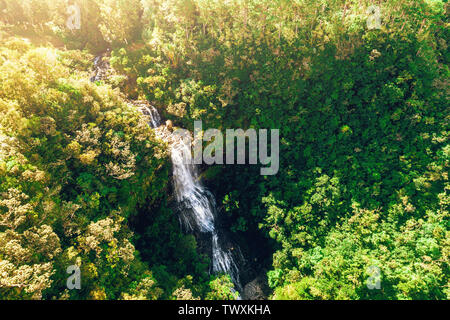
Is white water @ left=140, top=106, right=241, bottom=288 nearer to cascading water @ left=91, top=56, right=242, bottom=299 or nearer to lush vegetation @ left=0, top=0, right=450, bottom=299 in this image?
---
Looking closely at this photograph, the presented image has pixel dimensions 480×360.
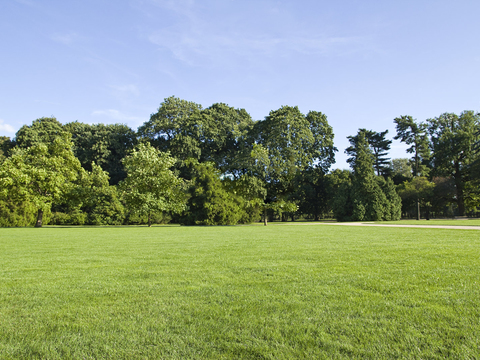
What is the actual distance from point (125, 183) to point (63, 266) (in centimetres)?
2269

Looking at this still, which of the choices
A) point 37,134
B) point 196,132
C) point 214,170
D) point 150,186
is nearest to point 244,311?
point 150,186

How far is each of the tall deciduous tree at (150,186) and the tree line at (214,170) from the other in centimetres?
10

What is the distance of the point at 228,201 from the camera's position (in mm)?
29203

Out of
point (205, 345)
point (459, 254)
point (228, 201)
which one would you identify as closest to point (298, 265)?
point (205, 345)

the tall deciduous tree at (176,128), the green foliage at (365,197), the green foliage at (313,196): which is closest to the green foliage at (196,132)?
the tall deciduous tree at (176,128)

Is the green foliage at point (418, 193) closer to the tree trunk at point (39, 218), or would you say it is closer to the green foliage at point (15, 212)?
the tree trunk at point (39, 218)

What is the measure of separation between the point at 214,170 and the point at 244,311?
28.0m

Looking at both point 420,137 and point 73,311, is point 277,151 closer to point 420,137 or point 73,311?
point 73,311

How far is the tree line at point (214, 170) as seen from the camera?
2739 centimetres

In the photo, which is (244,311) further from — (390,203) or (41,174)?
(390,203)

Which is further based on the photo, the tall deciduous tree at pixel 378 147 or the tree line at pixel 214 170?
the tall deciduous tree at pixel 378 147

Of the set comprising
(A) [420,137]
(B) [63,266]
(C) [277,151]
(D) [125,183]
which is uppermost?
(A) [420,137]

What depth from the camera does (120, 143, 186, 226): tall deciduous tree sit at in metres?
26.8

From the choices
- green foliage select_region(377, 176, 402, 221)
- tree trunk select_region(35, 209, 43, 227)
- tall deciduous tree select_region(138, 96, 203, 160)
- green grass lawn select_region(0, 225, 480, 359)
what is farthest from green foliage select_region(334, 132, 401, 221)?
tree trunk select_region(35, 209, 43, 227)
* * *
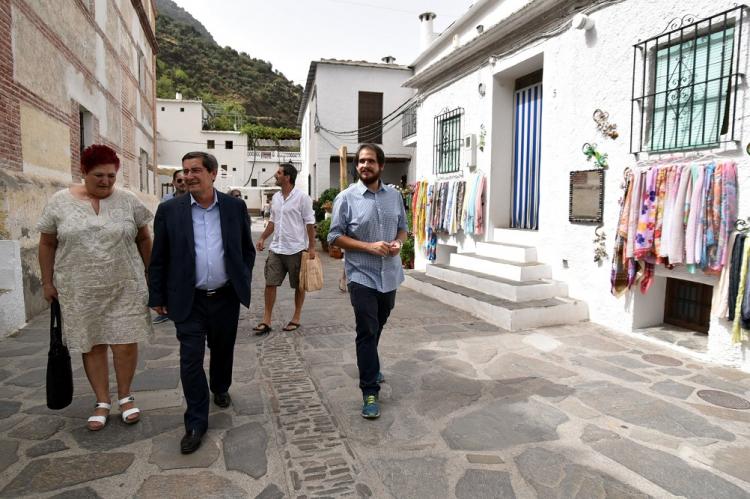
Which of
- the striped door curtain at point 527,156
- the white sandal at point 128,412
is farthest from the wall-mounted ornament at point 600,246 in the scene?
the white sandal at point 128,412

◆ **What to work on**
Rewrite the lines from the one containing "What is the measure" through the one containing "2739 centimetres", inclusive, with "measure of separation" replaced by "distance" and everything else left as it is.

◆ **Full response**
What is the distance between the point at 214,170 and the point at 244,311?
28.0m

Looking at both point 420,137 and point 73,311, is point 277,151 closer to point 420,137 or point 73,311?
point 73,311

How far is the tree line at point (214, 170) as seen from the camera?
2739 centimetres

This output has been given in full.